On May 28, we issued an updated research report on IDEXX Laboratories, Inc. (IDXX - Free Report) . The company’s robust worldwide commercial capabilities and best-in-class products including the next-generation chemistry analyzer, Catalyst One, are key growth drivers over the near term. The stock carries a Zacks Rank #3 (Hold).
This leading molecular diagnostic company has outperformed its industry. The stock has increased 11.6% against the industry’s 13% decrease.
Notably, IDEXX exited the first quarter of 2018 on a strong note with better-than-expected earnings and revenue improvement. Solid year-over year growth in organic revenues and a raised EPS guidance for 2018 were also encouraging. This stellar performance was driven by robust sales at the Companion Animal Group (CAG) business, fueled by a firm global Catalyst uptake.
International revenues in the first quarter were up 11% organically, driven by 13% organic gains in international CAG Diagnostics recurring revenues. This reflected continued consumable revenue gains, supported by Catalyst instrument base, increased average testing utilization and sturdy growth in European lab revenues.
The companion animal market fundamentals remain safe and sound with tremendous global runway for growth. Additionally, we are upbeat about the company’s expanding premium instrument base in the United States as well as the international markets including growth in competitive instrument placements, increasing utilization and a consistent customer retention.
IDEXX’s innovation-based, multi-modality global strategy enabled by enhanced commercial capability accelerated recurring CAG Diagnostics revenue growth in the reported quarter. Moreover, the company’s healthy top-line growth was driven by considerable contributions from its rest of the business segments.
Additionally, the company boasts a strong cash balance, which allows it to carry out share repurchases.
Meanwhile, majority of IDEXX’s consolidated revenues is being derived from sale of products in the international markets. Thus, the strengthening of the U.S. dollar’s exchange rate, relative to other currencies, had a negative impact on revenues derived in currencies other than the U.S. money as well as on profits drawn from products manufactured in the United States and sold internationally.

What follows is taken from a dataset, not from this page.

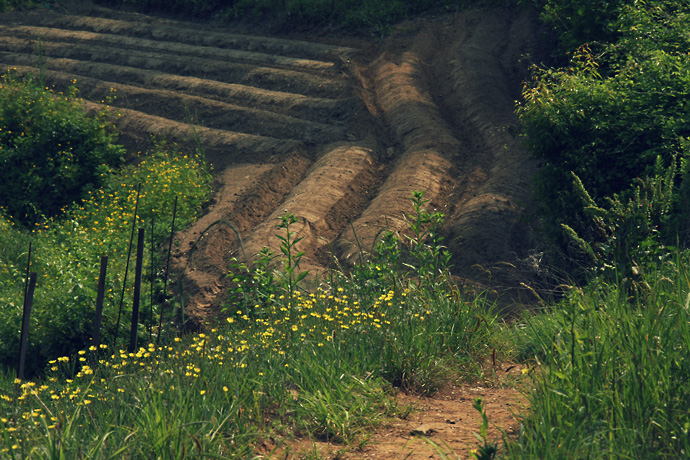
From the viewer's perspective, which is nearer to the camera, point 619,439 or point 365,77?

For 2018, adverse currency translations affected adjusted earnings per share to the tune of 4 cents. Also, the company’s heavy dependence on third-party distributors is a drag.

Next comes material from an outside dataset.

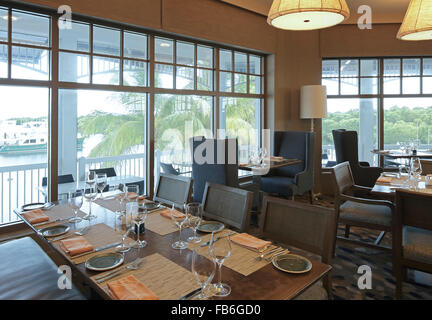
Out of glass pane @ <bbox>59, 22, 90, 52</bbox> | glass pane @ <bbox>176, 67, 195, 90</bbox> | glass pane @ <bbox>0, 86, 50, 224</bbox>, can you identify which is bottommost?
glass pane @ <bbox>0, 86, 50, 224</bbox>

A few better-ranked stocks in the broader medical sector are Intuitive Surgical (ISRG - Free Report) , Illumina, Inc (ILMN - Free Report) and Amedisys, Inc. (AMED - Free Report) . While Intuitive Surgical and Illumina sport a Zacks Rank #1 (Strong Buy), Amedisys carries a Zacks Rank #2 (Buy). You can see the complete list of today’s Zacks #1 Rank stocks here.
Intuitive Surgical has an expected long-term earnings growth rate of 12.1%.
Illumina has an expected long-term earnings growth rate of 20%.
Amedisys has an expected long-term earnings growth rate of 17.5%.